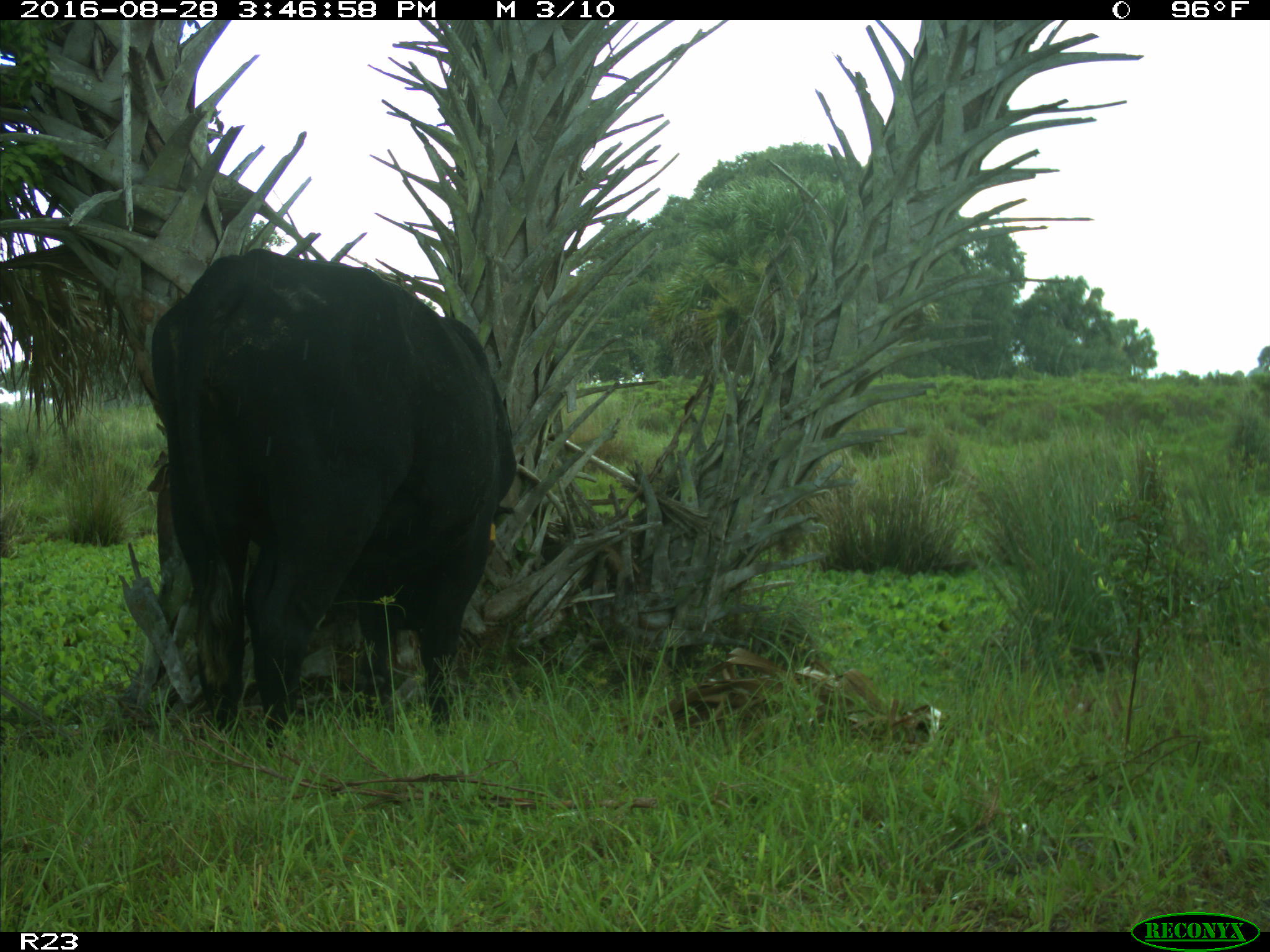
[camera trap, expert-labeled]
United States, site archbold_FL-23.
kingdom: Animalia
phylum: Chordata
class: Mammalia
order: Artiodactyla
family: Bovidae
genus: Bos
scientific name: Bos taurus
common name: domestic cow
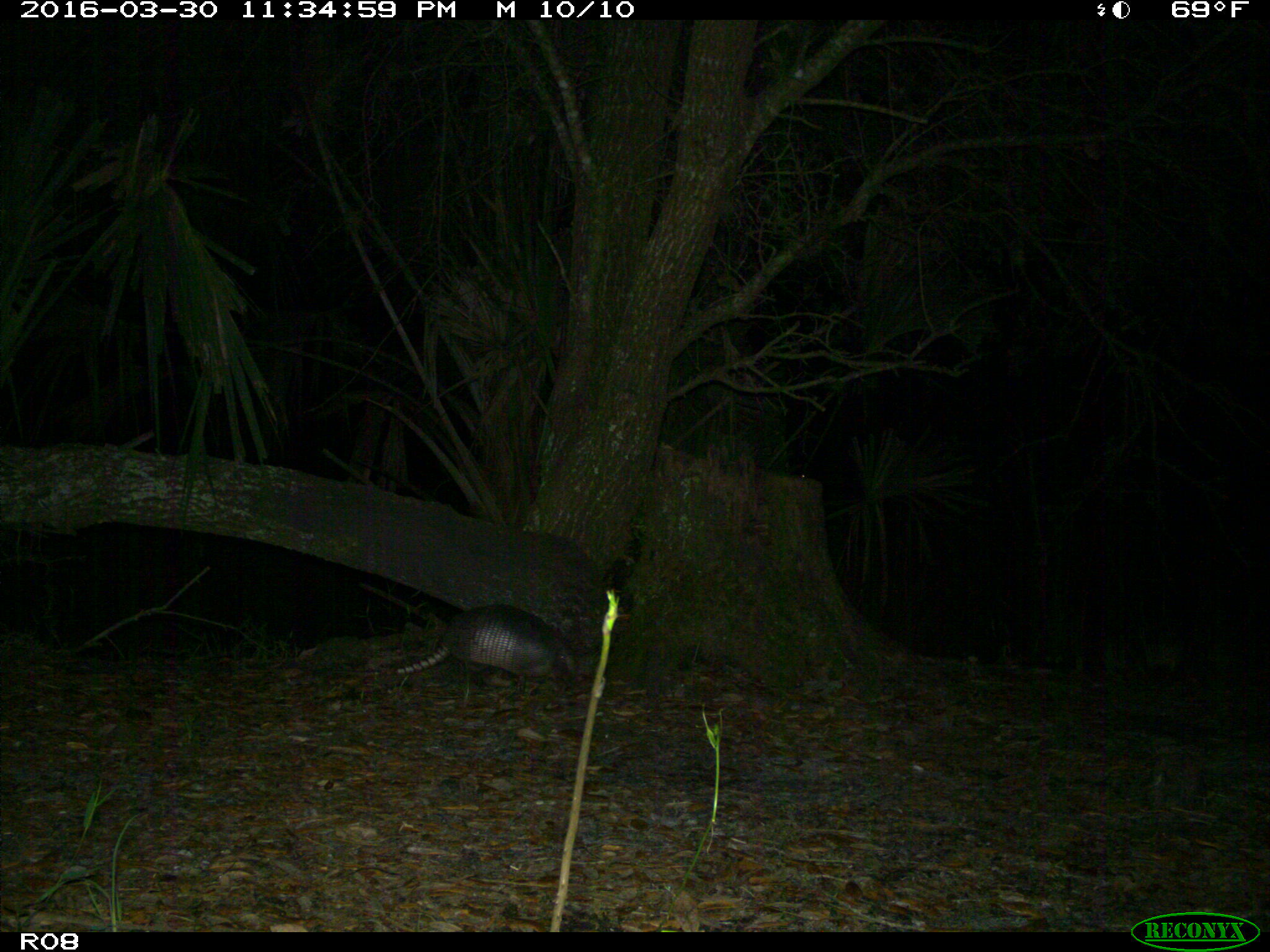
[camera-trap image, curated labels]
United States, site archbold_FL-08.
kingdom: Animalia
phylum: Chordata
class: Mammalia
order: Cingulata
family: Dasypodidae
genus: Dasypus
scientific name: Dasypus novemcinctus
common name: nine-banded armadillo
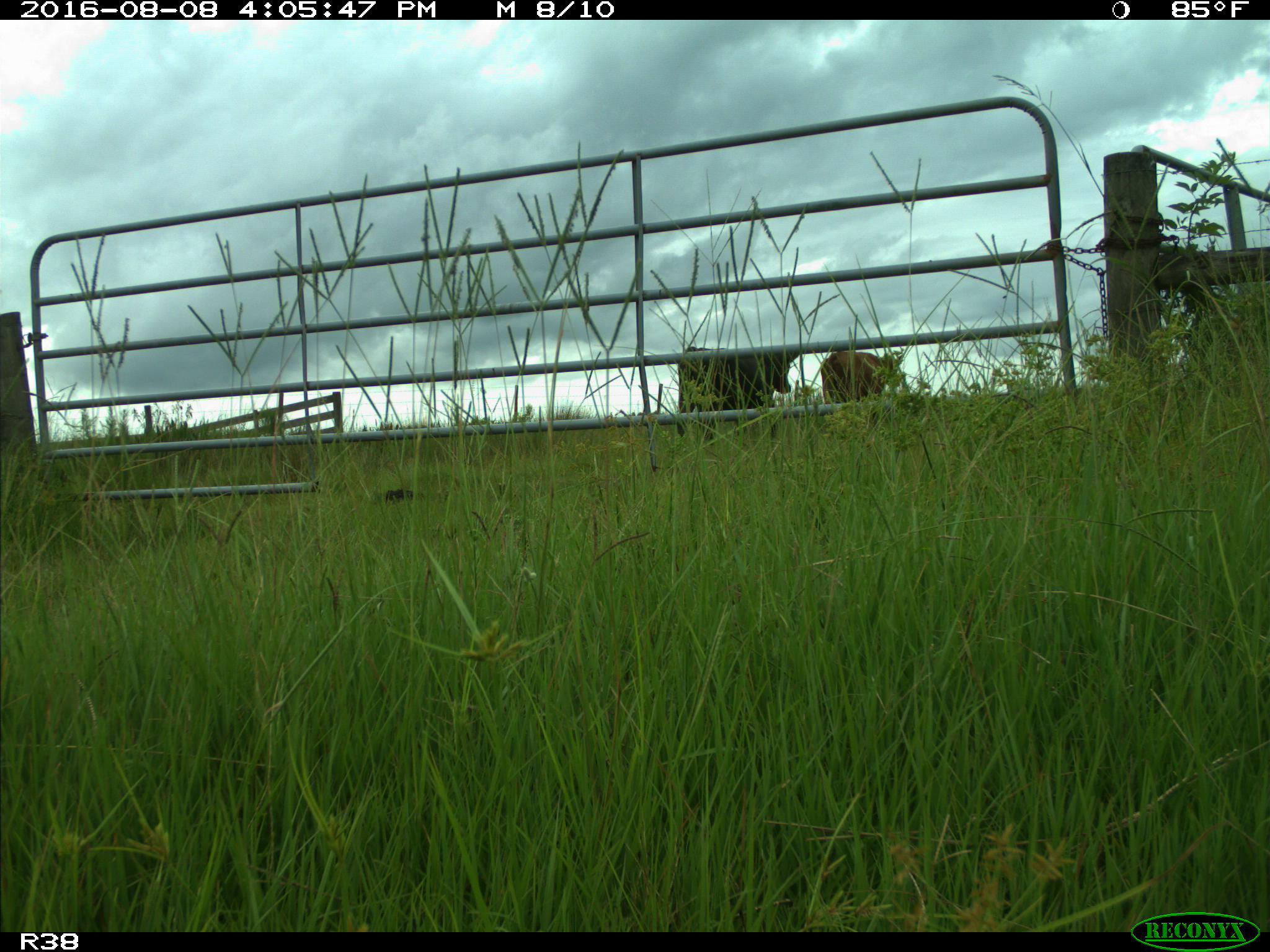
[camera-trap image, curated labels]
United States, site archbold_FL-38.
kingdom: Animalia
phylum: Chordata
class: Mammalia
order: Artiodactyla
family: Bovidae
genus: Bos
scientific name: Bos taurus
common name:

PROBLEM - What you print must match the entries exactly, except that no pictures appear.

OUTPUT OF THE TASK -
[camera trap, expert-labeled]
United States, site archbold_FL-23.
kingdom: Animalia
phylum: Chordata
class: Mammalia
order: Artiodactyla
family: Bovidae
genus: Bos
scientific name: Bos taurus
common name: domestic cow
[camera-trap image, curated labels]
United States, site archbold_FL-08.
kingdom: Animalia
phylum: Chordata
class: Mammalia
order: Cingulata
family: Dasypodidae
genus: Dasypus
scientific name: Dasypus novemcinctus
common name: nine-banded armadillo
[camera-trap image, curated labels]
United States, site archbold_FL-38.
kingdom: Animalia
phylum: Chordata
class: Mammalia
order: Artiodactyla
family: Bovidae
genus: Bos
scientific name: Bos taurus
common name:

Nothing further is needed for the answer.